It was the road trip from hell and it brought the best out of the All Blacks. They were shattered by the time they reached Johannesburg, the time difference also cutting down how long they had to prepare. Training was reduced and yet still the players looked close to dying by halftime in the test. Somehow they found the mental strength to tap into the last remaining well of energy. But that was it in terms of consecutive performances of note.
They won their first four Rugby Championship games mostly in third gear with stretches where they pulled into fourth. They followed their win in Africa with a lacklustre draw in Brisbane, then a rout of Scotland before another tailing-off match with the Italians.

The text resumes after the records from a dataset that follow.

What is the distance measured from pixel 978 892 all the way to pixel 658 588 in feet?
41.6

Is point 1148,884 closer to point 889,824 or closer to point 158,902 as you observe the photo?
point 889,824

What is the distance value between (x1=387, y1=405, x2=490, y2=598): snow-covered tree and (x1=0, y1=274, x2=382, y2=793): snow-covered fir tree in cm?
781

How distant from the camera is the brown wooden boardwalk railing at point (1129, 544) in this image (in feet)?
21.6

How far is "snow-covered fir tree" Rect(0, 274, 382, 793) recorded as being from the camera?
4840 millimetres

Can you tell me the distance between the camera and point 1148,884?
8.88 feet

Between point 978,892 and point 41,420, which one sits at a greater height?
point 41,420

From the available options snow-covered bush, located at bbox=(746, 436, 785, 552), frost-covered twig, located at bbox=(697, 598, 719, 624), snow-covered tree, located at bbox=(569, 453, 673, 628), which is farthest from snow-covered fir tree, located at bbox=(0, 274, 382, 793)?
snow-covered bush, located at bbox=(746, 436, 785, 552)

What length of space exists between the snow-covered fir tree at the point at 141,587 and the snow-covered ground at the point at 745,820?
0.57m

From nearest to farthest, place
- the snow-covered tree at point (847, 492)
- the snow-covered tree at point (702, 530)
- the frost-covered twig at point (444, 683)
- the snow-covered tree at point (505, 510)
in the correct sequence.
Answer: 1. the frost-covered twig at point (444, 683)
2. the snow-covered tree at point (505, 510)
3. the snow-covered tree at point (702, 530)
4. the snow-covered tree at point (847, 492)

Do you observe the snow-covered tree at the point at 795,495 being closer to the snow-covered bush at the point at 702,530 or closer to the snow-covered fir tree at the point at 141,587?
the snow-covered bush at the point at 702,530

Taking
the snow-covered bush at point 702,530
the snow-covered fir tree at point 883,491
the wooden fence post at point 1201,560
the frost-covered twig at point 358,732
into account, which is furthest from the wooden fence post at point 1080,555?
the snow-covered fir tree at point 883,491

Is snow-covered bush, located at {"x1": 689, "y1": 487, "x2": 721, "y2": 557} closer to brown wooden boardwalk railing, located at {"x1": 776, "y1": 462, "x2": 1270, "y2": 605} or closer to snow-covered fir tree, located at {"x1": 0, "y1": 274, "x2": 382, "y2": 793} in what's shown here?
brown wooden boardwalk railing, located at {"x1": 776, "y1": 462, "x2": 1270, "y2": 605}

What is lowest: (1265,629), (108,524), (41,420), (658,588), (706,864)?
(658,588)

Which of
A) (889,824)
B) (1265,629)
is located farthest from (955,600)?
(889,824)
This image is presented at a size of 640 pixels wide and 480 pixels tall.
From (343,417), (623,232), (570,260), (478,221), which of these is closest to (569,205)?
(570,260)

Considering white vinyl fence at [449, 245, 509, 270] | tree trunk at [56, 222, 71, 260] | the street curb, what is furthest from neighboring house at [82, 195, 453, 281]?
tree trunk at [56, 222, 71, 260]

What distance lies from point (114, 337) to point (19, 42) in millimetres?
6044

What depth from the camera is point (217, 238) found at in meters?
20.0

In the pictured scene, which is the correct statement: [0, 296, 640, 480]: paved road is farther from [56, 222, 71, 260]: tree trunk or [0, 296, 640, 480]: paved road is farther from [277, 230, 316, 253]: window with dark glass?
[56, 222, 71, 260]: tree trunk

This year has started in much the same way; the emphatic 30-0 defeat of France was followed by a six out of 10 effort in New Plymouth.
Maybe the All Blacks are being overly hard on themselves - even when they drop their intensity, make too many mistakes and don't quite find their rhythm, they are still a quality side, as their results prove.
It's a rare position indeed to be able to string together so many victories and only once manage consecutively brilliant performances. How many other sides would really care if they fluctuated from test to test if they were winning 90 per cent of the time?
There's two reasons why this inability to back up bothers the All Blacks. The first is that their core philosophy is continual improvement; they are a side that craves progression.
Incremental improvements need to be seen each time they play. That's what drives them - this notion that they have to keep delivering, that they have to keep lifting their standards.
The second factor that hovers in their thinking - more a vague, fridge buzzing irritation than anything else - is that they know in 2015, the World Cup can only be won if they deliver three consecutive big games. There's no escaping that. They won't successfully defend their title if they are emphatic in the quarter-finals and a bit off their game in their semi.
They have learned that the hard way. In 1995, for a variety of reasons, they didn't deliver the same intensity in the final as when they destroyed England in their semi.
Again in 2003, South Africa were blown away in the quarters but Australia outplayed and out-thought the All Blacks in the semis.
Even when they won in 2011, the All Blacks were a touch fortunate to cling on in the final. They were magnificent a week earlier in dispatching Australia but never rose to the same heights against France.
They rode their luck once, but they know if they do so again in 2015, they are unlikely to get away with it.
They have six Rugby Championship games to improve their ability at backing up, but the end of year tour, where they will play three tests in the same part of the world as the next World Cup, is perhaps the perfect opportunity for the All Blacks to replicate a knockout scenario.